Low oil prices: High time for a transformation in lending
In August 2005 the price of crude oil was around $80 a barrel. By June 2008 it was over $150, and barring a short period in 2009, it traded consistently above $80 for nearly a decade. In 2014, who would have predicted that it would crash to below $30 and settle around $50? So, is $50 the new normal? Opinions vary but no one can be certain. What is certain is that the downward swing in oil prices has had positive effects for oil importing countries but massive negative impacts on oil exporting countries.
An article in ‘The Economist’, discusses the implications of lower crude prices on banks in countries which are heavily dependent on revenue from oil exports to balance national budgets. While countries with substantial foreign currency reserves such as Saudi Arabia, Kuwait, UAE and Russia have been able to withstand the impact by dipping into their reserves, others such as Iran, Venezuela, Iraq, Nigeria, Mexico and Columbia have been less fortunate. In fact, they may have to raise rates, tighten monetary policy and devaluate their currencies. This could lead to situations similar to that in Nigeria, where the devaluation of the Naira has adversely affected Nigerian banks’ creditworthiness or situations such as Azerbaijan, where banks’ liabilities shot up tremendously relative to their assets. Regardless of which scenario plays out, low oil prices will have a long lasting effect on oil producers’ economies and the way banks go about their core business of lending.

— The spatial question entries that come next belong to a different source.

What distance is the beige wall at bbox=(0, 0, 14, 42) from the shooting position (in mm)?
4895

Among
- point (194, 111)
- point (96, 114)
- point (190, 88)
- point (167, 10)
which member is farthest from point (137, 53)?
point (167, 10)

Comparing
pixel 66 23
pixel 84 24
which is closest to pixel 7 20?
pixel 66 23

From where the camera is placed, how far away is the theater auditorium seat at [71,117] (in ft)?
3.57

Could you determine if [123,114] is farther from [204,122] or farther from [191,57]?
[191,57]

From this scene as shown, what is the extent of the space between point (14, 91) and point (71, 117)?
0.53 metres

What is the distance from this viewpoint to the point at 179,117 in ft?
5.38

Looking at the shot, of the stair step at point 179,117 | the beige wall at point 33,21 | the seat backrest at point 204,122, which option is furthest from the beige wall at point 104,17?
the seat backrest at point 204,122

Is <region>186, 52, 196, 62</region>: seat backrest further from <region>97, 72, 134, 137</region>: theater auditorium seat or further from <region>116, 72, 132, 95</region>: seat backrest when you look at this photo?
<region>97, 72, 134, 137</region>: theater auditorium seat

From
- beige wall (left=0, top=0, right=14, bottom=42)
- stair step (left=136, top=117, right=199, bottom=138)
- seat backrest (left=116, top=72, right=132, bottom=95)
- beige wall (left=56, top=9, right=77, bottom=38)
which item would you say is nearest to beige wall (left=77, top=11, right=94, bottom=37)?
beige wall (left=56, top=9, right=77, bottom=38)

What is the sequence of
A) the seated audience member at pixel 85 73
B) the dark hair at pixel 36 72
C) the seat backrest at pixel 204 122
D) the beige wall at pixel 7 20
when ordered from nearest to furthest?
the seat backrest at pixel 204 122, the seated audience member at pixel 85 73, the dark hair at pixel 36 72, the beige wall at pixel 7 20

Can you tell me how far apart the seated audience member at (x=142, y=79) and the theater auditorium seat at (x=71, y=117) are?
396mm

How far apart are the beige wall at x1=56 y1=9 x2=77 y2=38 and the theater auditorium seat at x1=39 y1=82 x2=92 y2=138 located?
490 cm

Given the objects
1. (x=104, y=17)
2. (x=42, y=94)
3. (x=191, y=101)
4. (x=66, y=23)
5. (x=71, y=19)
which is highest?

The implications for lending are tremendous. As liquidity tightens, banks need to explore new ways to increase revenue and reduce their costs. Reducing customer churn and trying to increase the banks’ share of wallet would also be very high on the agenda. A possible slowdown in regional economic activity could translate into increasing levels of non-performing loans (NPLs). Hence, the focus would shift to not only reducing NPLs but also making more informed, real-time credit decisions. As a result of the squeeze on incomes, countries in the Middle East and Africa are drawing down reserves and taking on debt on the one hand, while imposing spending cuts on the other. Banks will also have to change their way of approaching business. The way ahead looks challenging and the ability to navigate successfully would require equipping the organization with the right tools and processes.
However while these scenarios may be new to these countries, they are certainly not unprecedented and maybe we could learn from others’ experiences. The obvious question that comes to mind is, ‘How can banks make the best use of the resources they already have?’ The situation should be looked upon as an opportunity to step back, ask strategic questions, analyze the options and pick the best moves forward. Is this the right moment to consider digitization? Would a completely automated, paperless organization enhance productivity and reduce costs? How about moving a significant number of transactions across the customer lifecycle to lower cost channels such as mobile? Why not use predictive analytics to make better credit decisions faster? What if there was a way to improve collections by analysing customer behaviour in advance and reduce delinquencies?
Well, the answers will definitely vary depending on how effectively the banks are able to realize the huge value that can be unlocked with each of these steps. Transformation in itself is a big word, but the right step, even a small one, taken at the right time can be a huge enabler; a case in point being the rise of FinTech companies. While it is true that they had the advantage of starting with a clean slate, without the baggage of legacy systems and cumbersome processes, their success in creating their own niches in a highly competitive and crowded space cannot be easily denied. FinTech companies have created new segments like P2P lending, Crowd funding, Crypto-currency and Blockchain but many have just leveraged technology and innovative thinking to bridge the gap between customer expectations and existing banking services. The banks can definitely adopt some of the successful approaches used by FinTechs. My earlier post, talks about FinTech’s focus on customer centricity which could be an improvement area for the banks.
So how can technology help the banks that are ready to make the move? Right from the beginning, from identifying the most suitable target segment and creating tailored products to quickly launching new offerings in the market, advanced technology can make a big difference. It is imperative for every forward looking organization to embark on the digitization journey in lending and reduce their dependency on outdated systems. The ability to make credit decisions with comprehensive data inputs and without dependency on a person’s judgement is fast becoming table-stakes. Customers are now getting used to faster, digitized processes and real time access to information at their fingertips. Not only can the use of analytics across the loan lifecycle improve accuracy in new business growth, but it can also ensure better return on investments intended for profit maximization.
While the current business environment may be volatile and the going may be tough, it is also an ideal time to dig deeper and get ready for the next phase. A number of banks, especially in the most affected countries have already started re-aligning their operations to address the changing circumstances. Technology can definitely help but it is important for the banks to decide to take the next step forward in their transformation journey.